**Reading passage:**
╔══

How Often To Water Your Mums For Beautiful, Long-Lasting Blooms

Watering chrysanthemums relies in part on whether your plants are in the garden or in a pot, but there is a knack to doing it well. We show you how often to water your mums for the best blooms

watering chrysanthemums in a container
(Image credit: MonstArrr / Getty Images)

Knowing how often to water your mums makes all the difference between a short burst of color, and seasons of brilliant warmth and vitality. Chrysanthemums are always a great choice for gardeners looking to add lasting, late-season color to flower beds and mixed borders. Where conditions are ideal, perennial mums can dazzle growers season after season with their immense floral display. 

These easy-to-grow plants require only a little care, but need consistent moisture throughout the season to bloom their best. Our gardening visitors often ask us, “Do mums need a lot of water? How often should you water mums?” Here we show you how to give your plants the best chance of thriving with some simple watering tips and tricks.

How Much Water Do Mums Need?

Determining how often to water your mums depends greatly on weather conditions. When they’re grown in regions with exceptional rainfall, chrysanthemums will seldom need supplemental water. Watering mums is most necessary in gardens where temperatures remain consistently warm, or where there are prolonged periods of drought. If you can monitor moisture levels it will help to make certain that your plants are not allowed to dry completely between waterings.

╚══

**Data for analysis:**
╔══

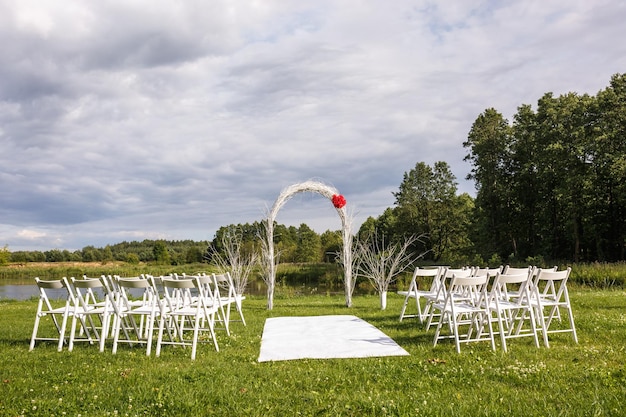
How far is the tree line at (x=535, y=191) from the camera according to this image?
2775 cm

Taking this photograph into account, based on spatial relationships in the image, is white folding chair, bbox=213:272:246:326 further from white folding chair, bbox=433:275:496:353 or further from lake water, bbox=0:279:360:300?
lake water, bbox=0:279:360:300

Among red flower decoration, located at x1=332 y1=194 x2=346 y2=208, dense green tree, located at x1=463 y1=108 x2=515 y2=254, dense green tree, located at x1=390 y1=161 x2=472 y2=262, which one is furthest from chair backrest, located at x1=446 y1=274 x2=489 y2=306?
dense green tree, located at x1=390 y1=161 x2=472 y2=262

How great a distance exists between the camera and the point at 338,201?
1308 cm

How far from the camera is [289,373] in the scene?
17.2ft

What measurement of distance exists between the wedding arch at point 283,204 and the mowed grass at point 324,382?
5.54 m

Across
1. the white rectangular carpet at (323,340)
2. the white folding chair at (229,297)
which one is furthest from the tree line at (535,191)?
the white rectangular carpet at (323,340)

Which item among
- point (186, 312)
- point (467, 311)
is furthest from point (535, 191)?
point (186, 312)

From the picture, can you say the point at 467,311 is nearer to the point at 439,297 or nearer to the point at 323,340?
the point at 439,297

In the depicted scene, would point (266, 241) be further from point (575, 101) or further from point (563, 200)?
point (575, 101)

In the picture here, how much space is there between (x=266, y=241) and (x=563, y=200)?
2243 centimetres

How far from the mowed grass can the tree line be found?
1468 cm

╚══

**Exercise instructions:** Write out every question that appears in the article on watering mums above.

**Response for this exercise:**
- Do mums need a lot of water?
- How often should you water mums?
- How Much Water Do Mums Need?